APA/AFP/Vincenzo Pinto

Papstmesse im Stadion von Tiflis

Aufruf zum Boykott

Medienberichten zufolge hatte der georgische Patriarch Ilia II. kurz vor Beginn der Papstvisite seinen Gläubigen ausdrücklich von einer Teilnahme an Veranstaltungen mit Franziskus abgeraten. Der Papst feierte seine Messe am Samstag in dem 27.000 Personen fassenden Micheil-Meschi-Stadion vor weithin leeren Rängen. Nach Schätzung von begleitenden Vatikan-Journalisten waren etwa 3.000 Menschen anwesend.

Orthodoxe Kirche in Tiflis

ORF/Martin Cargnelli

Orthodoxe Kirche in Tiflis

In Georgien leben nach vatikanischen Angaben 112.000 Katholiken, die meisten Angehörige katholischer Ostkirchen. Die ökumenischen Beziehungen zur georgisch-orthodoxen Kirche mit einem Bevölkerungsanteil von 84 Prozent gelten als schwierig.

Papst ruft Orthodoxe in Georgien zu Offenheit auf

Papst Franziskus hat bei seinem schwierigen Besuch in der christlich-orthodoxen Kaukasusnation Georgien zu Offenheit und Dialog aufgerufen.
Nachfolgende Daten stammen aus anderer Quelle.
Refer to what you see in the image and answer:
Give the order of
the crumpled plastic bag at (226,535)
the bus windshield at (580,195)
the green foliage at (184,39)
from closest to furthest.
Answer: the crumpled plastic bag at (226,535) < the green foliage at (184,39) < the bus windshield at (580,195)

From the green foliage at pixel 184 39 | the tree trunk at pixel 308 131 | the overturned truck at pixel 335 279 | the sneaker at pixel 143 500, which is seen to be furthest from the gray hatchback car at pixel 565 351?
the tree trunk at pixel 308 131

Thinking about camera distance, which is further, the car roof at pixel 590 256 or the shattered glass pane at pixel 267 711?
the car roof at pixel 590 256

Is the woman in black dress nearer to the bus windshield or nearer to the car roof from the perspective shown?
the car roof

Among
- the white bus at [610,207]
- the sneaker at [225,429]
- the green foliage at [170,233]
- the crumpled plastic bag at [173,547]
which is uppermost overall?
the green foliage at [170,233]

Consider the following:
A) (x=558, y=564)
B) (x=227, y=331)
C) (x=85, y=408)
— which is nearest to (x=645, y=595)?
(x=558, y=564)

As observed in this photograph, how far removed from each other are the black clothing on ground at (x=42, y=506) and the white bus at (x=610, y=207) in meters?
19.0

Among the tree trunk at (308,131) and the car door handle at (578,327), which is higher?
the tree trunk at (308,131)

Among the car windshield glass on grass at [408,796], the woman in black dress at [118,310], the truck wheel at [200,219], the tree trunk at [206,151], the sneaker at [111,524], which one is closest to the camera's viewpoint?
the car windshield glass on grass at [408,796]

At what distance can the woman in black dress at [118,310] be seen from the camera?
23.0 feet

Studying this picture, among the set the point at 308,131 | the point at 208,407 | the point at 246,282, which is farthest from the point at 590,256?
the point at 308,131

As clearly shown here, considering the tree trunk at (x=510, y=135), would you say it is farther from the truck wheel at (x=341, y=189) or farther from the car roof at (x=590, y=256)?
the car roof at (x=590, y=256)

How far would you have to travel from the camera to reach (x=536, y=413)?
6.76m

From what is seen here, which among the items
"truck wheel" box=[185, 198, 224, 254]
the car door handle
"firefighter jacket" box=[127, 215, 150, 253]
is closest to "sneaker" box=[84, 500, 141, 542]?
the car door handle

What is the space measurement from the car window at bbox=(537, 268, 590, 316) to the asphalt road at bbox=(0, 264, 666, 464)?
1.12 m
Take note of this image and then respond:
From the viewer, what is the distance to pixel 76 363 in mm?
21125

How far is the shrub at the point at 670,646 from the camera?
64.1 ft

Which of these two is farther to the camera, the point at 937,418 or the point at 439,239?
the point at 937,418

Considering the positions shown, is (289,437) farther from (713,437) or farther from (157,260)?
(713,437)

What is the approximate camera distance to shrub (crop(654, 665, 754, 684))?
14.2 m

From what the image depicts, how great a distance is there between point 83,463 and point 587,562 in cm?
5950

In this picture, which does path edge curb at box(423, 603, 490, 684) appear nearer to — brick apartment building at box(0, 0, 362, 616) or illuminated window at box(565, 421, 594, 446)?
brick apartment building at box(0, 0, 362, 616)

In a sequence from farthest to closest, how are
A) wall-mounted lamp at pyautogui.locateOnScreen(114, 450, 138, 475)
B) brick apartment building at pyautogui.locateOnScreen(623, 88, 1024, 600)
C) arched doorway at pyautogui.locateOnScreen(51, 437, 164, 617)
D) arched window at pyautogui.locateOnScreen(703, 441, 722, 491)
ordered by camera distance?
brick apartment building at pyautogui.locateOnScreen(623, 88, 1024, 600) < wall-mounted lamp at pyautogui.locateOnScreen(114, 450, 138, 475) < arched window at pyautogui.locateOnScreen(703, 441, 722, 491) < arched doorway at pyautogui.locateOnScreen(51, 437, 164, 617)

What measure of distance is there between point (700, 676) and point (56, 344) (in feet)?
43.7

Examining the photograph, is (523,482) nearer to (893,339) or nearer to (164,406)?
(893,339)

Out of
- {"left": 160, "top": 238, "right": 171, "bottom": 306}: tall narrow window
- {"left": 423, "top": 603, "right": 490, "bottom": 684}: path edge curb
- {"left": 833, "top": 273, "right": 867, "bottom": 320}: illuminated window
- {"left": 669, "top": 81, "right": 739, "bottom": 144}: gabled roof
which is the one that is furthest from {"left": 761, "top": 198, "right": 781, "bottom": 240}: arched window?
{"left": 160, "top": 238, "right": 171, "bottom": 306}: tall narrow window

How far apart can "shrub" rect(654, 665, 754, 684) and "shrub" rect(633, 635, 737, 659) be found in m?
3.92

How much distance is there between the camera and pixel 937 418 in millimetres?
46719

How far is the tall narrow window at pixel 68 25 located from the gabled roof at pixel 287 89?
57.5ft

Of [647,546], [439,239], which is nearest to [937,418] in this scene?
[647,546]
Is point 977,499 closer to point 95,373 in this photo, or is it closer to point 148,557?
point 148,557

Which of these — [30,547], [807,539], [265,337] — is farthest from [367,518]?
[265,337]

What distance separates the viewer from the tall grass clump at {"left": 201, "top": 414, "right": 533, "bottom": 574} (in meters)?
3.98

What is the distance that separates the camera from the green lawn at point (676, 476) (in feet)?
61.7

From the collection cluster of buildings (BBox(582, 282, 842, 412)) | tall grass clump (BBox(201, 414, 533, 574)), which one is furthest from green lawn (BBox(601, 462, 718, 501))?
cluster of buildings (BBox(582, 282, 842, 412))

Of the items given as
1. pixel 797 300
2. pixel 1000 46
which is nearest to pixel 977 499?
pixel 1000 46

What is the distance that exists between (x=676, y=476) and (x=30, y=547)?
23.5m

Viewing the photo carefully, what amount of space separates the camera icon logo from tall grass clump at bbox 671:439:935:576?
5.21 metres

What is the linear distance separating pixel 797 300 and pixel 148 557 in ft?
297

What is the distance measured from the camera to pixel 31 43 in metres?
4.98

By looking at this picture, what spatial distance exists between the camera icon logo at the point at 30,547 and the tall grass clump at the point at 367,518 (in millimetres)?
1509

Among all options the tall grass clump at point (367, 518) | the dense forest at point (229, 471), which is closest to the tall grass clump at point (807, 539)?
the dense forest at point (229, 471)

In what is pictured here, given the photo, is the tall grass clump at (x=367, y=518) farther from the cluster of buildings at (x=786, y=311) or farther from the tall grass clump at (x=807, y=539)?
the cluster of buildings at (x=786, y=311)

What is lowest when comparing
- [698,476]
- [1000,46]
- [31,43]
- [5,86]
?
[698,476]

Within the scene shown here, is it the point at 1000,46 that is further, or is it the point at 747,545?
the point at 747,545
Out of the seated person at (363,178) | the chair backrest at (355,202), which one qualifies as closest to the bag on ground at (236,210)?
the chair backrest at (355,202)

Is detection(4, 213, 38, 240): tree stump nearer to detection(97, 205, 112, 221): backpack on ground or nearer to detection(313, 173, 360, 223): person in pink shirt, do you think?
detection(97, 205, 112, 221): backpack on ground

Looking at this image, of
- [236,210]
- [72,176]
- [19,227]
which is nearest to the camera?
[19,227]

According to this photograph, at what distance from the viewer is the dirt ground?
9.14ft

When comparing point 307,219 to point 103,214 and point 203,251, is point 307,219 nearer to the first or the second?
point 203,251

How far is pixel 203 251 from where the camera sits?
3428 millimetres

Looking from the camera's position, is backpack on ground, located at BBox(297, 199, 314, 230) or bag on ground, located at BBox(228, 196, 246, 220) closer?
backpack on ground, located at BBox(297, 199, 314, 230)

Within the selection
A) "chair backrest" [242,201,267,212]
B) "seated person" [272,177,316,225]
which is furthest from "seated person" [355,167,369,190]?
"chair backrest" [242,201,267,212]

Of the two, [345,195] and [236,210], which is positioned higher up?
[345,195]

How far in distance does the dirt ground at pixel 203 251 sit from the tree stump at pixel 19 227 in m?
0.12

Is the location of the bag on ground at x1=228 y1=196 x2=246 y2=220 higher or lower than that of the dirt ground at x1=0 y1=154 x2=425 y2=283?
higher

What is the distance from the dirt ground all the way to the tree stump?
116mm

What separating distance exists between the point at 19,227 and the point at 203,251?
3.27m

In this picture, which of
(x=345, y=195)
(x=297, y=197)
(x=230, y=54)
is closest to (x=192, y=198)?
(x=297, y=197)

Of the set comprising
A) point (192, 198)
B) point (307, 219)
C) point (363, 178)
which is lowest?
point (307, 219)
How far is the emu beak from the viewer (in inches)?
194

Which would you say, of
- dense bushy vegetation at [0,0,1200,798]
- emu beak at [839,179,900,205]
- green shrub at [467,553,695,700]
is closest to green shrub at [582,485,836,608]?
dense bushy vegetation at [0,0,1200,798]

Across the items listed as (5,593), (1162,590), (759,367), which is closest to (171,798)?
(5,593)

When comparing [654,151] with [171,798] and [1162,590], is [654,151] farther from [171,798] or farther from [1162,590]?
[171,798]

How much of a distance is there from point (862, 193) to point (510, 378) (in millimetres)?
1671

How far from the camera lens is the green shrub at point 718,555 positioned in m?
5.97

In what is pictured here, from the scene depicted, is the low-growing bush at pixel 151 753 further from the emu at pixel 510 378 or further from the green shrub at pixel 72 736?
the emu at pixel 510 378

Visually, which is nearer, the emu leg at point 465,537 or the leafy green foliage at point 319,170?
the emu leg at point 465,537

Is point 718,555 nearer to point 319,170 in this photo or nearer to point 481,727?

"Es tut nicht gut, sich an ein in sich geschlossenes kirchliches „Mikroklima" zu gewöhnen“, sagte Franziskus am Samstag bei einem Gottesdienst in einem Fußballstadion in der Hauptstadt Tiflis. „Es tut uns gut, weite und offene Horizonte der Hoffnung miteinander zu teilen, indem wir in unserem Leben den demütigen Mut aufbringen, die Türen zu öffnen und aus uns selbst hinauszugehen“, betonte er.

Tiflis

ORF/Martin Cargnelli

Die Hauptstadt von Georgien, Tiflis

Kein ökumenischer Gottesdienst

Das Verhältnis zwischen dem Heiligen Stuhl und der georgischen orthodoxen Kirche ist nicht einfach. Patriarch Ilia II. hatte den Papst zwar am Freitag mit freundlichen Worten empfangen, doch einen ökumenischen Gottesdienst lehnte er ab. Bei der Ankunft des Papstes hatte eine kleine Gruppe ultrakonservativer Orthodoxer gegen den Papstbesuch protestiert und Franziskus als „Antichrist“ beschimpft.

Zur Papst-Messe kamen Schätzungen zufolge rund 3000 Menschen. Viele Plätze im Stadion mit Platz für rund 27 000 Zuschauer blieben frei.

Franziskus ist der zweite Papst, der die Ex-Sowjetrepublik besucht. 1999 war Johannes Paul II. in dem kleinen Land am Schwarzen Meer gewesen. An diesem Sonntag kommt Franziskus zum Abschluss seiner Reise nach Aserbaidschan.

Papst Franziskus ruft Südkaukasus zu Frieden auf

Schon am Freitag hatte Papst Franziskus angesichts der vielen schwelenden Konflikte im Südkaukasus zu einem friedlichen Zusammenleben aufgerufen.

Für den Papst ist dies bereits die zweite Kaukasus-Reise innerhalb von drei Monaten. Bereits im Juni hatte er das benachbarte Armenien besucht und dort für Frieden im Streit zwischen Baku und Eriwan um das Gebiet Berg-Karabach gebetet. Am Sonntag reist Franziskus nach Aserbaidschan.

Streit um abtrünnige Gebiete eines orthodoxen Landes

Für die kleine Ex-Sowjetrepublik am Schwarzen Meer ist die Papst-Visite ein wichtiges Signal im Streit um die abtrünnigen Gebiete Abchasien und Südossetien. Georgien will seit Jahren die Kontrolle über die 1992 abgespaltenen Regionen zurückgewinnen, die von Moskau unterstützt werden. Russland hat sie nach einem Krieg 2008 als unabhängig anerkannt, sie gehören aber weiter völkerrechtlich zu Georgien.

Georgien ist ein orthodox geprägtes Land, die Kirche gilt als ultrakonservativ. Die Beziehungen zur katholischen Kirche sind kompliziert. Patriarch Ilia II. hatte vorab mitgeteilt, dass kein ökumenischer Gottesdienst geplant sei. Die orthodoxe Kirche pflegt enge Beziehungen zum Moskauer Patriarchat.

Papstbesuch im Schatten der Parlamentswahl

Die mit Spannung erwartete Parlamentswahl in Georgien am 8. Oktober überstrahlt die Papst-Visite. Die örtlichen Medien berichteten im Vorfeld kaum über den Besuch des katholischen Kirchenoberhaupts. Viele gaben wenige Tage zuvor an, nichts von dem Besuch zu wissen oder keine Erwartungen zu haben. Rund 84 Prozent der Georgier bekennen sich zur orthodoxen Kirche.

Franziskus rief die Völker im Südkaukasus beim Treffen mit Präsident Georgi Margwelaschwili auf, gegenseitig ihre souveränen Rechte zu achten. Margwelaschwili sagte, Georgien wolle sich bei der Lösung des Streits um Abchasien und Südossetien ein Beispiel an der deutschen Wiedervereinigung nehmen.